▸ Task brief:
Pull out, unchanged, every line of the entries below from the line containing "In this photo, how" through the last line of the entries.

** Start of Data rows **

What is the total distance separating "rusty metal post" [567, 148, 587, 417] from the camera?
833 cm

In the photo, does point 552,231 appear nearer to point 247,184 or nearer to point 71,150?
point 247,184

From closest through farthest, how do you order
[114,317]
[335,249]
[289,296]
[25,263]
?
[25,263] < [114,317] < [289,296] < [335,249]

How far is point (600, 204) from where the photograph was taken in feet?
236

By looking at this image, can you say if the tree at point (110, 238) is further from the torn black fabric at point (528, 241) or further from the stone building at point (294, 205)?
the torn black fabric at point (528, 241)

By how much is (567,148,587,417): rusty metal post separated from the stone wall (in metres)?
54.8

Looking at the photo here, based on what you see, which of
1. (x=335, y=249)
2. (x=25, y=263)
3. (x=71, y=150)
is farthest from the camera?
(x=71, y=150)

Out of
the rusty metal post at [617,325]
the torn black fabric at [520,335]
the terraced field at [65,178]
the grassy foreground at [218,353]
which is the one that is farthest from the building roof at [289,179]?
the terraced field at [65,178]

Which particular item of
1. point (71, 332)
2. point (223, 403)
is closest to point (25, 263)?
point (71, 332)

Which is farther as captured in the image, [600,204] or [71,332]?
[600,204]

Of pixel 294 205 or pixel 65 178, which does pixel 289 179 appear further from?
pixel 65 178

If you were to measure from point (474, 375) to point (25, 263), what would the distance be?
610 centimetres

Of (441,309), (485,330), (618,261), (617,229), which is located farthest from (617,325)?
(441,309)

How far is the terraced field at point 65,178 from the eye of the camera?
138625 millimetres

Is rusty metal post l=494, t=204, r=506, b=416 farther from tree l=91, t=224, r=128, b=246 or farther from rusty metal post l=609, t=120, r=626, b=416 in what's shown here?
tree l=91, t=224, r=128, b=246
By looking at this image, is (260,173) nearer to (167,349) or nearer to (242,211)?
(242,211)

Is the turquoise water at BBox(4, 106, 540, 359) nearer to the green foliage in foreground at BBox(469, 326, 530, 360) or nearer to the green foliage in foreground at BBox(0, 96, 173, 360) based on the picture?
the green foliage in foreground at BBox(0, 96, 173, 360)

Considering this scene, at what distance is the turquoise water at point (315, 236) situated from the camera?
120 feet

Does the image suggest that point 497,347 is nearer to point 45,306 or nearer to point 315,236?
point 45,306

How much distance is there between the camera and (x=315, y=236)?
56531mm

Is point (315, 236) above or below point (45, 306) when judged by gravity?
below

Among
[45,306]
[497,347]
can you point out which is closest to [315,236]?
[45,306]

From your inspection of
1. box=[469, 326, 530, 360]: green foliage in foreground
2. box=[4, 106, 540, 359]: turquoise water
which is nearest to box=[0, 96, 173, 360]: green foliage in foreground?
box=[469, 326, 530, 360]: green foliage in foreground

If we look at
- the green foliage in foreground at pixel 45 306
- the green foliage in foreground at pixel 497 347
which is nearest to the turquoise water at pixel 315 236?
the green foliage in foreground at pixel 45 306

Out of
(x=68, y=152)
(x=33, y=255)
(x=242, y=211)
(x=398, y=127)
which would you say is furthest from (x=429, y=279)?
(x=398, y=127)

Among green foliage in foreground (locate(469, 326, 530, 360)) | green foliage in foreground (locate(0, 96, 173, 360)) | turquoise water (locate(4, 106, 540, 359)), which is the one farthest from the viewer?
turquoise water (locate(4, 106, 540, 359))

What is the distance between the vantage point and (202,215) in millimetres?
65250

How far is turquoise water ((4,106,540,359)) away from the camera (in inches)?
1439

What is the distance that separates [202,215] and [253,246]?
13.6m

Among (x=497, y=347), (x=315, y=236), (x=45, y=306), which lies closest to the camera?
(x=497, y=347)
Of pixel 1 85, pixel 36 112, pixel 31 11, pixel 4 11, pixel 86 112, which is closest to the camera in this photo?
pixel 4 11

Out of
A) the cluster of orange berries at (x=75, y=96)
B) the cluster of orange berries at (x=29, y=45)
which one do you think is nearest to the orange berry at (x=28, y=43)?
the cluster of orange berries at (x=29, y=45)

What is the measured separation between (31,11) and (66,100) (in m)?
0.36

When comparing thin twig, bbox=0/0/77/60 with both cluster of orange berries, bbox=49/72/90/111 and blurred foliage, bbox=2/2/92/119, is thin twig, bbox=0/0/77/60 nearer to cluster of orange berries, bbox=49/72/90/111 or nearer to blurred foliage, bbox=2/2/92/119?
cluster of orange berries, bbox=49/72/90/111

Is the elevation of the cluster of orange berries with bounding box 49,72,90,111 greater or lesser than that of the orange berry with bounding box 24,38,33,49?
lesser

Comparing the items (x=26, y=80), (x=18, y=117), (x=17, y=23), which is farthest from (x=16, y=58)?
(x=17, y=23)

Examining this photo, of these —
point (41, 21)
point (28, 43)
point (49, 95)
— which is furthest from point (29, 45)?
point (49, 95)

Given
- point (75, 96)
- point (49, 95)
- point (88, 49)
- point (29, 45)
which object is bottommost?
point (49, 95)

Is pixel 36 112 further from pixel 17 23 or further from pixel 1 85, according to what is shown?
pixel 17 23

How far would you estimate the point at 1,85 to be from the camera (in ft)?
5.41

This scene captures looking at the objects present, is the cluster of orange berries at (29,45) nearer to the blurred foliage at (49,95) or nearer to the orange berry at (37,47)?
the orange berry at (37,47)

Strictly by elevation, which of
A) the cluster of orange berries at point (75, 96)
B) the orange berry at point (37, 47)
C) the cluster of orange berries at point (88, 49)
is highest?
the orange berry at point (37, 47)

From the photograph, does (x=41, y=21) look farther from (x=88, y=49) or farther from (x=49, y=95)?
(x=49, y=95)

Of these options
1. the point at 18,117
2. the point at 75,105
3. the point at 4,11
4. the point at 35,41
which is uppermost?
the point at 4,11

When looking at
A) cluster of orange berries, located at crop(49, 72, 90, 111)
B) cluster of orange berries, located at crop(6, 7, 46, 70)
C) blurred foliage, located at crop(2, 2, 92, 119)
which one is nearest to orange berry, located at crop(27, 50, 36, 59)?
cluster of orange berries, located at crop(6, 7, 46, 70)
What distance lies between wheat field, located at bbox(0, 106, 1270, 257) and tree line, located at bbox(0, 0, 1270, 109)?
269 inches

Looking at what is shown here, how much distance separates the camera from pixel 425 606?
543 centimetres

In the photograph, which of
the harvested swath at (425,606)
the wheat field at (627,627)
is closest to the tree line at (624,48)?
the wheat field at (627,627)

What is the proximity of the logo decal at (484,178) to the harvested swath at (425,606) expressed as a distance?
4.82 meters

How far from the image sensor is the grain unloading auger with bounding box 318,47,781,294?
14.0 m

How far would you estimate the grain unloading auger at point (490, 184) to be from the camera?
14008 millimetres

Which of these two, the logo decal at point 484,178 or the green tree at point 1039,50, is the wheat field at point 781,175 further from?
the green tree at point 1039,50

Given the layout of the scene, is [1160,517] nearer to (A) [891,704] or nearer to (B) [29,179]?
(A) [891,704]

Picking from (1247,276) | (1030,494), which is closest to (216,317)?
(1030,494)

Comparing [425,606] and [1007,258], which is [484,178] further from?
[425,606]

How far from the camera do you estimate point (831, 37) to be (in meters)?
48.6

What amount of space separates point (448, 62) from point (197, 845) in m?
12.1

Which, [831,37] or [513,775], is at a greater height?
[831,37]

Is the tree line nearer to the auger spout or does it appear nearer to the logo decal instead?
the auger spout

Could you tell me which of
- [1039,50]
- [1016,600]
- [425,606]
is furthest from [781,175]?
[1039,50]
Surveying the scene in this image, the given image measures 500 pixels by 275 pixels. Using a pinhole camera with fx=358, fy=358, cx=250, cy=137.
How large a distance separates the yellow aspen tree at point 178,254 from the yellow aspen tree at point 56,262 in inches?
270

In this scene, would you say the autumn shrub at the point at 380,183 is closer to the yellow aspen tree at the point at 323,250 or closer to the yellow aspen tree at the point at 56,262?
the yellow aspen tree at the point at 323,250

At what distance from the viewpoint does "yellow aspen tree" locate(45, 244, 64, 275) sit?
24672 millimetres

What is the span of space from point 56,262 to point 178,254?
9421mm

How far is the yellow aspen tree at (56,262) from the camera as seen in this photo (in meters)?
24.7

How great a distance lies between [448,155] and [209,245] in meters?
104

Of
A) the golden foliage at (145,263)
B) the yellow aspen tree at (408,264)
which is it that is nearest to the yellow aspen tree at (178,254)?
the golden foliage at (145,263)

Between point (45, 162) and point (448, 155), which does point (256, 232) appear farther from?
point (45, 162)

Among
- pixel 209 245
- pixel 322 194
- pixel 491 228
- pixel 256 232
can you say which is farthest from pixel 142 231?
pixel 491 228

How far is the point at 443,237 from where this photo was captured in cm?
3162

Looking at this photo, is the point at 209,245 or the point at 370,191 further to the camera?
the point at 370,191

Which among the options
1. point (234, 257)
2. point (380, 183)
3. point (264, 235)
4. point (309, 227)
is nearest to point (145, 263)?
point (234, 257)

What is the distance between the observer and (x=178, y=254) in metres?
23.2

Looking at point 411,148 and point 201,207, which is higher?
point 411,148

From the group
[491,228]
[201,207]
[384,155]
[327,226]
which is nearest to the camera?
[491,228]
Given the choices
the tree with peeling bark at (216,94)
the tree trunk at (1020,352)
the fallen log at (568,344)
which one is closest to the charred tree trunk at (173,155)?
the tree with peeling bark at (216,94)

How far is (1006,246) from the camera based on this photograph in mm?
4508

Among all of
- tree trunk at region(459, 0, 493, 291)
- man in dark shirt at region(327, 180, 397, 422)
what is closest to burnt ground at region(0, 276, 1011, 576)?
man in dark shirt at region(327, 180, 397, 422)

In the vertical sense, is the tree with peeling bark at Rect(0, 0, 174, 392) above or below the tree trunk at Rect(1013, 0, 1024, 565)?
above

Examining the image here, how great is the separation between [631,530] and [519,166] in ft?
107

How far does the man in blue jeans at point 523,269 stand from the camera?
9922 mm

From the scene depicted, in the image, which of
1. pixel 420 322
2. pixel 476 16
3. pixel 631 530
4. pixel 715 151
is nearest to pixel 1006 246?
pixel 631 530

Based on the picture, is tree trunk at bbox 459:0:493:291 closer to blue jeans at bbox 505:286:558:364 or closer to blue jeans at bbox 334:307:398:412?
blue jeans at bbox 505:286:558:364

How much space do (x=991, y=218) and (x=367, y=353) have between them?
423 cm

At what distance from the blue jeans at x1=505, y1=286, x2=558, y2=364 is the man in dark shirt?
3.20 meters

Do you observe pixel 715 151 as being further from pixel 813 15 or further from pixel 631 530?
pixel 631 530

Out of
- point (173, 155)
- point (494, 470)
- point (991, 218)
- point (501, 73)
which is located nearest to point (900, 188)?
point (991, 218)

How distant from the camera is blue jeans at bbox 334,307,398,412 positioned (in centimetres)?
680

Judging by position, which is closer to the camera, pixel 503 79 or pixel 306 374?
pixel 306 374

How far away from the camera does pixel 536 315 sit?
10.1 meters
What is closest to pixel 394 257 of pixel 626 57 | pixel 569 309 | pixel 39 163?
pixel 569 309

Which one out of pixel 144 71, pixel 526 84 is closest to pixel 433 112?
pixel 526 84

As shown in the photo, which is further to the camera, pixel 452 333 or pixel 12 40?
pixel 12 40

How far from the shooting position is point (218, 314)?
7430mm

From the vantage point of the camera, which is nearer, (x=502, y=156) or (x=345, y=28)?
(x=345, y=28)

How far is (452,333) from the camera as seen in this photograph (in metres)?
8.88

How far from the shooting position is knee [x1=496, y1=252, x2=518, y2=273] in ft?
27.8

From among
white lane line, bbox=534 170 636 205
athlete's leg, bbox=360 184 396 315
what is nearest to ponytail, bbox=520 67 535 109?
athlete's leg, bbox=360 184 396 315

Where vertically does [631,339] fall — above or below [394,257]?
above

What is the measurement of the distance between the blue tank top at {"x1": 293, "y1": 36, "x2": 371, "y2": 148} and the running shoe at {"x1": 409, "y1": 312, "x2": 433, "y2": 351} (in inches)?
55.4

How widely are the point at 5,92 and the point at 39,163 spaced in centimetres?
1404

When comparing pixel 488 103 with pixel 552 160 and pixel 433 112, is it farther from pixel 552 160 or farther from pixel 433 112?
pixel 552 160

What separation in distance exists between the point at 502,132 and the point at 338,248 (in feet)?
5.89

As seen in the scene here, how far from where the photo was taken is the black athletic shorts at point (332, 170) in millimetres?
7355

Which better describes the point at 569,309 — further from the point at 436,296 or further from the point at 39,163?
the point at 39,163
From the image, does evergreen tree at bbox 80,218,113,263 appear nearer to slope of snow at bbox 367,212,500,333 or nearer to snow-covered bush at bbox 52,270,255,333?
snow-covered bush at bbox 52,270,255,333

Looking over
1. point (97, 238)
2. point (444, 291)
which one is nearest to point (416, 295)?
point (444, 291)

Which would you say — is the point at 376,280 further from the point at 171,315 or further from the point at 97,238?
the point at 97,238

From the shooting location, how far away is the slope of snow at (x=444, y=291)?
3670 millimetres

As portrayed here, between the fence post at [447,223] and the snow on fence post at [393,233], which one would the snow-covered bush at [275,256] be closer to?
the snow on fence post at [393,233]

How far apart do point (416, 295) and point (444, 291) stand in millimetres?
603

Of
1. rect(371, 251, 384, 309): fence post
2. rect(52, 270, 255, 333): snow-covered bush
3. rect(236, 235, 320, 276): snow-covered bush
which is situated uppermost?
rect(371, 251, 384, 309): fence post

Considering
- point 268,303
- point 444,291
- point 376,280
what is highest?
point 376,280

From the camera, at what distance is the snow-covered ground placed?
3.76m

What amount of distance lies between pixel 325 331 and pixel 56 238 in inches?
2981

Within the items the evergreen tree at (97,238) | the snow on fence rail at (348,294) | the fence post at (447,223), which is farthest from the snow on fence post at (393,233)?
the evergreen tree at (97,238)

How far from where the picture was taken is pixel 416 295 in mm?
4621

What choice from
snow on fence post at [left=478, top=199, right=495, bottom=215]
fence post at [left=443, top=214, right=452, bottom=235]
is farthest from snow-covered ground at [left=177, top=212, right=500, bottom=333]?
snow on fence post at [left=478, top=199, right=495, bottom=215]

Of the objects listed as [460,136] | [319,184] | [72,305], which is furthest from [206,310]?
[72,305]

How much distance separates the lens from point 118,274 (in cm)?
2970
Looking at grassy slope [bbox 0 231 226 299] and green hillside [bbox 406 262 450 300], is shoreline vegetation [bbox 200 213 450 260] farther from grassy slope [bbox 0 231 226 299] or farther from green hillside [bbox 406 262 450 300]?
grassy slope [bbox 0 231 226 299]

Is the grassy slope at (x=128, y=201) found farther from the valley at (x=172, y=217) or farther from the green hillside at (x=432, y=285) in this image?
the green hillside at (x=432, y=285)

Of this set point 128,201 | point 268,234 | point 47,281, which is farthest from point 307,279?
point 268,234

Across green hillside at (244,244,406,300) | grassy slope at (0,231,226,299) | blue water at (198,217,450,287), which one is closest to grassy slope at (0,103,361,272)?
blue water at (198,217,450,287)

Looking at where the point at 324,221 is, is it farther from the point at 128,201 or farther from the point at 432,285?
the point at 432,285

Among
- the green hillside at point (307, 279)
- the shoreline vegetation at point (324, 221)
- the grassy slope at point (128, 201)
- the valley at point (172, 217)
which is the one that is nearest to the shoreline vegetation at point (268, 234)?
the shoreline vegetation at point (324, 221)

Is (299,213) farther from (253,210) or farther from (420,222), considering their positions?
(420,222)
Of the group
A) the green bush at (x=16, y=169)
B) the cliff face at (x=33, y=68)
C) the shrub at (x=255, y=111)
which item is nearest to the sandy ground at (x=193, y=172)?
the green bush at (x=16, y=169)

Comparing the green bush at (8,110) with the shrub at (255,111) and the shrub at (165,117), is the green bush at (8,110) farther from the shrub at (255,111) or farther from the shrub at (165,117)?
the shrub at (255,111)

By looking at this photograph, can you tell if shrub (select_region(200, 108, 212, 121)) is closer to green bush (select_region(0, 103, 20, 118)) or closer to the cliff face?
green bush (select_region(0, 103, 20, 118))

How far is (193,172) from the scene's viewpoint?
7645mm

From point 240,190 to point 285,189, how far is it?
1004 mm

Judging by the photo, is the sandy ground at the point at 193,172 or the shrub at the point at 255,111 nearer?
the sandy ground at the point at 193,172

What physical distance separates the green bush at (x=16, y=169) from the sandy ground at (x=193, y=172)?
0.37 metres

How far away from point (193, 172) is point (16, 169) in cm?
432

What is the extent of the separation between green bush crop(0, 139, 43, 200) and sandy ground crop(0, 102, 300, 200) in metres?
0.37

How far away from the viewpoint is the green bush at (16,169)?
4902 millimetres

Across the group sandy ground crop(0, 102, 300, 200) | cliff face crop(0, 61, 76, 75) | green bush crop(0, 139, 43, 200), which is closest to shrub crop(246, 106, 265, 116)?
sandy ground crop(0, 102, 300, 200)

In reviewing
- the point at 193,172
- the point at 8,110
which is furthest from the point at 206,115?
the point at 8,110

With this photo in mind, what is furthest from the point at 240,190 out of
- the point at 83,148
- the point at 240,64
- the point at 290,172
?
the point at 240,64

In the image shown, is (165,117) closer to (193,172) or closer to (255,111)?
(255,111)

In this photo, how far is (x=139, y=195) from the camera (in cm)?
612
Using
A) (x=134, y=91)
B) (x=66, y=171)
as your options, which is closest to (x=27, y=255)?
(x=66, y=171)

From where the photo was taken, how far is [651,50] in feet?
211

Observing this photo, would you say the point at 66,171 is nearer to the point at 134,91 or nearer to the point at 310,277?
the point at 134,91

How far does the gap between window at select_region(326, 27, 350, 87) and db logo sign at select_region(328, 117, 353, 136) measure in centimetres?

** End of Data rows **

▸ Task response:
In this photo, how far is (x=139, y=195) from the camera (in cm)?
612
Using
A) (x=134, y=91)
B) (x=66, y=171)
as your options, which is closest to (x=27, y=255)?
(x=66, y=171)

From where the photo was taken, how far is [651,50] in feet?
211

Observing this photo, would you say the point at 66,171 is nearer to the point at 134,91 or nearer to the point at 310,277?
the point at 134,91

How far does the gap between window at select_region(326, 27, 350, 87) and db logo sign at select_region(328, 117, 353, 136) measure in centimetres?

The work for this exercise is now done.